Pertanyaan ini menggelitik nurani kita, dalam hati banyak yang berujar “salah sendiri jalan-jalan malam sendirian”, atau “pantesan aja pakaian lo seksi gitu”. 

Psikolog Sosial & Kesehatan Juliana Breines, Ph.D. dari Psychology Today menyebut ada 5 alasan kenapa masyarakat cenderung menyalahkan korban kekerasan seksual:

  • Ingin melihat kelemahan personal korban
  • Menjauhkan diri dari korban secara moral
  • Lebih berempati terhadap pelaku
  • Dehumanisasi korban
  • Memiliki kepribadian yang buruk

Alasan ini pula yang menjadi penyebab mengapa korban kekerasan seksual enggan melapor karena malu dan merupakan aib bila diumbar ke publik.

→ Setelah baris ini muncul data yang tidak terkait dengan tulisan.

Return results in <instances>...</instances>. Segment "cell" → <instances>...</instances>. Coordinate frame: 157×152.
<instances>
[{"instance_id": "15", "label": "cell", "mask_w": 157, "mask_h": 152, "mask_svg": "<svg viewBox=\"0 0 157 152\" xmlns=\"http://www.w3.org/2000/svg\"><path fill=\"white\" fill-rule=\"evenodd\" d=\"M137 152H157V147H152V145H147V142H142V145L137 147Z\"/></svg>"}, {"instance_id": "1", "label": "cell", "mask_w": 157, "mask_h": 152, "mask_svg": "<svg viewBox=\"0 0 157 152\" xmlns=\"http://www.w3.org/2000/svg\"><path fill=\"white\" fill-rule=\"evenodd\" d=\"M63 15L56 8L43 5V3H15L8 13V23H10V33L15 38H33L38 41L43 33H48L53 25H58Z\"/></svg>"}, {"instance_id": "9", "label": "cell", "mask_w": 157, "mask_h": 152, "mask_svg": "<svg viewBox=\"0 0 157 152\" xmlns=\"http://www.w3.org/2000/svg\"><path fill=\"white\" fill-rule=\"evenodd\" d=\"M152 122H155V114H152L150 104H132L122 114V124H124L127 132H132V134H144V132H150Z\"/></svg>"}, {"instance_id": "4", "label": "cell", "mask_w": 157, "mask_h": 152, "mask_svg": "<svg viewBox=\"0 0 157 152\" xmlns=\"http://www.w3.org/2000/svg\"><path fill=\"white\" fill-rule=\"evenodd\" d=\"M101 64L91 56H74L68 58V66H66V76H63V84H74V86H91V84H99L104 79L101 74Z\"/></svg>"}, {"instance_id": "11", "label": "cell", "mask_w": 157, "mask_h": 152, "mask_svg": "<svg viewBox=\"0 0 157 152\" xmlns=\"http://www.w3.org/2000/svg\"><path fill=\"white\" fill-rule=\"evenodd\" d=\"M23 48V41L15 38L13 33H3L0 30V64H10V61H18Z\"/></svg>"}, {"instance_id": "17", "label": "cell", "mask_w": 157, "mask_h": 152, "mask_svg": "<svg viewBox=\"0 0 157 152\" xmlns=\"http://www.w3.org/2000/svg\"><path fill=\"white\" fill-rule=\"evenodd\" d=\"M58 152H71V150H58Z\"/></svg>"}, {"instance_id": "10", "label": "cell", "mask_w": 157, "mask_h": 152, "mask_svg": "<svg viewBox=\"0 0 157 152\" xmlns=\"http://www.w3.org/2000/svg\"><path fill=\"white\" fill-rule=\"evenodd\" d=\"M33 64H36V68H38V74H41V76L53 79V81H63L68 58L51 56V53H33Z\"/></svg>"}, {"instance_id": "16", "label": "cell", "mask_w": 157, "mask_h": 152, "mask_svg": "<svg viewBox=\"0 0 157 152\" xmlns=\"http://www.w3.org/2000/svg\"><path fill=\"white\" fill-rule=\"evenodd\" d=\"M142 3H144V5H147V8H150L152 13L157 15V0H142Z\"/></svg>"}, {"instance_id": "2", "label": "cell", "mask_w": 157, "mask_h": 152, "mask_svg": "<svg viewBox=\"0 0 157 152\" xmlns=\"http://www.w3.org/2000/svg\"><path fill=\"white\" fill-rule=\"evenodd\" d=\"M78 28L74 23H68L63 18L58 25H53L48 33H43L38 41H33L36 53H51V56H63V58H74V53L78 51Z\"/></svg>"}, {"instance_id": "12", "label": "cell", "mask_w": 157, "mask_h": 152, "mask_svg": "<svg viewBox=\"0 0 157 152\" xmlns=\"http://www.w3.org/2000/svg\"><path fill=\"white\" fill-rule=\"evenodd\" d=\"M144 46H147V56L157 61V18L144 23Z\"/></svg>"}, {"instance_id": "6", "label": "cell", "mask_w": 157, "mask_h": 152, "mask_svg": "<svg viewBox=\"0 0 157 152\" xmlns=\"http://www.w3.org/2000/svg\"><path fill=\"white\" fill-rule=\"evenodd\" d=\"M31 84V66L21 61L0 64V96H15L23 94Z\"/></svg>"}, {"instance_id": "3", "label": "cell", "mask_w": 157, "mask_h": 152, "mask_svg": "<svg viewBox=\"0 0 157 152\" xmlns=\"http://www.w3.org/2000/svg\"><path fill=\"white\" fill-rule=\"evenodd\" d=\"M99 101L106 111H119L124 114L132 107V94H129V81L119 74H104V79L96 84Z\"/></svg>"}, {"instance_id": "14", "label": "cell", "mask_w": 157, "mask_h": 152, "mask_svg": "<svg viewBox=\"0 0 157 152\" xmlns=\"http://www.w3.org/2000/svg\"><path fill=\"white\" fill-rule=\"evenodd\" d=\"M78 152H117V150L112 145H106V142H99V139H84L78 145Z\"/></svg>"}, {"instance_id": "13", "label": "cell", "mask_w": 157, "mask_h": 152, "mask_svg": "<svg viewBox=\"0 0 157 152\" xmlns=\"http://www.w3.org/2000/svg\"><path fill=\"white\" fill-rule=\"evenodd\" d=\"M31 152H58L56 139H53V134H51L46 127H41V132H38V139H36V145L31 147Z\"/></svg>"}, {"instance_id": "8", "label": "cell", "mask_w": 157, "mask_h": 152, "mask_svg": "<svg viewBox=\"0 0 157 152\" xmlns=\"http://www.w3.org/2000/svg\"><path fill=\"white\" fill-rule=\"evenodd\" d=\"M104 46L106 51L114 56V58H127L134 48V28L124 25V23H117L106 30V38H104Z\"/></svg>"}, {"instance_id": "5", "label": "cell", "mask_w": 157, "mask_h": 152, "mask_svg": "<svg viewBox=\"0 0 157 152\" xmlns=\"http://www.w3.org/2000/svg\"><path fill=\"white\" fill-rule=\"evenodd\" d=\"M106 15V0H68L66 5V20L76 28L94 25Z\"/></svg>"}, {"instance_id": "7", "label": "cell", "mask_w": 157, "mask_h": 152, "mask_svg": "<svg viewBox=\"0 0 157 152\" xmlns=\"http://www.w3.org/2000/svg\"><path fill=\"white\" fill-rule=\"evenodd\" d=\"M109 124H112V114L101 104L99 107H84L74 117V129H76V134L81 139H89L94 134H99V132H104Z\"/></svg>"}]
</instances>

Adapun ciri-ciri korban yang mengalami victim blaming diantaranya menyalahkan dirinya sendiri, takut melaporkan kejadian kekerasan, merasa tak berdaya, tertekan, hilangnya kepercayaan diri dan lainnya.

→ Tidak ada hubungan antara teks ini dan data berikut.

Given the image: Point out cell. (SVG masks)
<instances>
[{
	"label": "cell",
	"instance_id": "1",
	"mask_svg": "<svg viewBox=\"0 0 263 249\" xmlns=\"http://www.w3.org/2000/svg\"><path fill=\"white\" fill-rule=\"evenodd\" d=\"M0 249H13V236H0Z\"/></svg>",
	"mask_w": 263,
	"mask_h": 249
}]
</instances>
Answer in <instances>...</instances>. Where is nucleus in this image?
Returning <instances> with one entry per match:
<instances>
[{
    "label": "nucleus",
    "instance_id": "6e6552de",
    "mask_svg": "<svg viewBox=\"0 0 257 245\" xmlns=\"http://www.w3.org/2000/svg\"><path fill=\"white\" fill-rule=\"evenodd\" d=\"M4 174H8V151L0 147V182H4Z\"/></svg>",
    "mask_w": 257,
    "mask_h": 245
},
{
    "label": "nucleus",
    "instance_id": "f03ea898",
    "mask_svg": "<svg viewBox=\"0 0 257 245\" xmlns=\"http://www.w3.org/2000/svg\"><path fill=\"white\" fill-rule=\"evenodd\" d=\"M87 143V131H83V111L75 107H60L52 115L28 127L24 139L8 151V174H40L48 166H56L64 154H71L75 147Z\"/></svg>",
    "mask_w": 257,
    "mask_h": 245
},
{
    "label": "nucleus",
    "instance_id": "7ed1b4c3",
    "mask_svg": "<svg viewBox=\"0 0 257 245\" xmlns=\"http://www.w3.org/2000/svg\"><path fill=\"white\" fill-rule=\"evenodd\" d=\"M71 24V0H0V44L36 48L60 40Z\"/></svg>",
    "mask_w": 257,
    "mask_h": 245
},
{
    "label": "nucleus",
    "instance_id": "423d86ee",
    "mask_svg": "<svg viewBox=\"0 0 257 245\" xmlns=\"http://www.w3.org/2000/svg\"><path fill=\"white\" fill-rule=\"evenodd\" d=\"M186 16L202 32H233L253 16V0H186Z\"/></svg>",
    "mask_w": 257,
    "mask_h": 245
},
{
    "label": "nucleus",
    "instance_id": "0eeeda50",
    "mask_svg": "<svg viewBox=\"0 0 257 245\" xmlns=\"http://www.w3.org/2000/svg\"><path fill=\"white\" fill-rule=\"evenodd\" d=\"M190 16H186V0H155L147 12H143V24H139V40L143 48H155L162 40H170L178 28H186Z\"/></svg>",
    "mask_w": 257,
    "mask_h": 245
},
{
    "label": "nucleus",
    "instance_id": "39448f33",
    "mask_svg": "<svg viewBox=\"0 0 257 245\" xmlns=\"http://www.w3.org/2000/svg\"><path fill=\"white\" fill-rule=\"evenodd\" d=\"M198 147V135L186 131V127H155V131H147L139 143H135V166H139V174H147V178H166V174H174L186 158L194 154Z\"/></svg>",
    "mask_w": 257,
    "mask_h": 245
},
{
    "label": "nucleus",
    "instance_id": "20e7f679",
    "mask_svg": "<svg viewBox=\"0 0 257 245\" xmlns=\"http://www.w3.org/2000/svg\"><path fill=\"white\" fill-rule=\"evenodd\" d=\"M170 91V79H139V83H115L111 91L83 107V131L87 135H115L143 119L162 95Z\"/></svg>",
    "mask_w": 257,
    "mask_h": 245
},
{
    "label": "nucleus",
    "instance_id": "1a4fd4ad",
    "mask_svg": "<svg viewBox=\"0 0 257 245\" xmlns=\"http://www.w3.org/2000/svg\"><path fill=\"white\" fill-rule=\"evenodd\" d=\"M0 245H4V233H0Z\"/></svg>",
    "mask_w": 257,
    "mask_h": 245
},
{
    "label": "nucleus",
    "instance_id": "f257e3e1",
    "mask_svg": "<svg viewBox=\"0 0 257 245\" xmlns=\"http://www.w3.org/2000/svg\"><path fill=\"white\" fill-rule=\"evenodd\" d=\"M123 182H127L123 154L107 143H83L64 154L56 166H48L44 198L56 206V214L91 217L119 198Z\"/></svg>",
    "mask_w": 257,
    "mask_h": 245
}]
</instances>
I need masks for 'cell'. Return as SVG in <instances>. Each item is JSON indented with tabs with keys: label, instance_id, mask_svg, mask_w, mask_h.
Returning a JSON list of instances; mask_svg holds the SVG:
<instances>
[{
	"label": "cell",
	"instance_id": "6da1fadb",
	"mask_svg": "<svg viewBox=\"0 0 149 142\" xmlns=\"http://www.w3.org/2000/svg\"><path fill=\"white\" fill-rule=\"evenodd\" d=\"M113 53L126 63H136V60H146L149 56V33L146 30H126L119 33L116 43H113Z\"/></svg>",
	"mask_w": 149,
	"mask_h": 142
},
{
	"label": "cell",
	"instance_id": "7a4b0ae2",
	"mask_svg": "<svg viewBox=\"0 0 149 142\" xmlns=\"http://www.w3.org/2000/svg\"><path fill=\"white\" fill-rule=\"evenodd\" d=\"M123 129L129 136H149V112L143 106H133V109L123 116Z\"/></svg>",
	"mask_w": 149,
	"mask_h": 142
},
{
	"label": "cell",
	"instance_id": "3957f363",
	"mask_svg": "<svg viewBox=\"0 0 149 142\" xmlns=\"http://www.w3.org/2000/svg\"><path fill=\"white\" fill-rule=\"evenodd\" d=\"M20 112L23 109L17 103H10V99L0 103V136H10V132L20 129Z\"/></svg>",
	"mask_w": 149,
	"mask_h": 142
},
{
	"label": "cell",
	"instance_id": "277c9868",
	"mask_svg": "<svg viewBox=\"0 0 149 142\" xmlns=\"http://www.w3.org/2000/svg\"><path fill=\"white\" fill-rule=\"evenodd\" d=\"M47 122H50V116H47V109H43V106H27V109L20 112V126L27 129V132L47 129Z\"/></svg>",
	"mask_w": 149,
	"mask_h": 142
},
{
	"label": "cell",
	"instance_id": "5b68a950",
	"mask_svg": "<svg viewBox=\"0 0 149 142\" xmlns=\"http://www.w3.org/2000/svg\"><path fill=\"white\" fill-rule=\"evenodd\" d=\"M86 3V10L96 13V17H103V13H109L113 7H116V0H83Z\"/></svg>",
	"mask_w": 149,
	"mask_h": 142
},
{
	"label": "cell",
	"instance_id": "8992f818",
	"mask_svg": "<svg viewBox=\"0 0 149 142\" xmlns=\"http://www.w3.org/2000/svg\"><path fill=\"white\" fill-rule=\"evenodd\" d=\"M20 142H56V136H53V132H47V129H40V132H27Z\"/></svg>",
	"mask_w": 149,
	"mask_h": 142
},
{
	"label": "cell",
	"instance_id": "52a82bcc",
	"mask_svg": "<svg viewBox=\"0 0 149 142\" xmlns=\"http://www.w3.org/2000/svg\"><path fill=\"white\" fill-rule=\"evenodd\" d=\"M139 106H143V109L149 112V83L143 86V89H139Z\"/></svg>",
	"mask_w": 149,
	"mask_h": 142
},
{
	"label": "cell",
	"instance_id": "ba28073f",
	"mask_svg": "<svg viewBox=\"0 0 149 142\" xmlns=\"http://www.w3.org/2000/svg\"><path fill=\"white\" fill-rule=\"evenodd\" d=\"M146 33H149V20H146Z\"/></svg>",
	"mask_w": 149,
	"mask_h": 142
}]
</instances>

Siaran Pers Kemendikbudristek Nomor 368 Tahun 2023 menerangkan bahwa hasil Survei Asesmen Nasional Tahun 2022 mengungkap 1 dari 3 peserta didik (34,51%) berpotensi mengalami kekerasan seksual dan 1 dari 4 peserta didik (26,9%) berpotensi mengalami hukuman fisik. Lalu sebanyak 1 dari 3 peserta didik lain (36,31%) berpotensi mengalami perundungan (bullying).

Mau apapun ceritanya, korban itu harus mendapat hak perlindungan baik perlindungan hukum ataupun perlindungan sosial. Instrumen negara seperti Lembaga Perlindungan Saksi & Korban (LPSK) memiliki peran untuk itu. Publik dilarang menjustifikasi korban sebelum ada keputusan hukum yang final dan mengikat dari lembaga yang berwenang. 

Cara Melenyapkan Budaya Victim Blaming

Korban kekerasan seksual bukan untuk dijauhi, dihardik atau diasingkan dari pergaulan, melainkan untuk dibela, dilindungi dan dipulihkan nama baiknya. Pemimpin mulai dari tingkat pusat hingga kepala lingkungan harus pro aktif melindungi masyarakatnya dari potensi kekerasan seksual.

Berikut cara melenyapkan budaya victim blaming:

  1. Memperdalam Literasi Soal Kekerasan Seksual

Edukasi dan sosialisasi kepada masyarakat tetap menjadi langkah pertama dan utama dalam menghentikan budaya victim blaming

  1. Percaya Penuh pada Korban

Korban adalah penderita yang paling dirugikan. Percaya pada kesaksian korban menjadi kunci untuk menyelesaikan victim blaming yang tak berkesudahan.

  1. Korban Berani Mengungkapkan Hal yang Sebenarnya 

Berani menyuarakan kebenaran dan speak up untuk memecah kebisuan tentang kekerasan seksual.

  1. Menggalang Dukungan untuk Korban 

Berbagai platform sosial media dan website bisa menjadi sarana menggalang dukungan untuk korban.

  1. Terduga Pelaku Harus Bertanggung Jawab

Tak ada jalan lain bagi pelaku selain mempertanggungjawabkan perbuatannya. Jika terbukti melakukan hal bejat tersebut, maka pelaku harus siap menerima hukuman.

Semoga dengan cara tersebut dapat memusnahkan budaya victim blaming dari bumi Indonesia. Kekerasan seksual harus dihentikan selama-lamanya.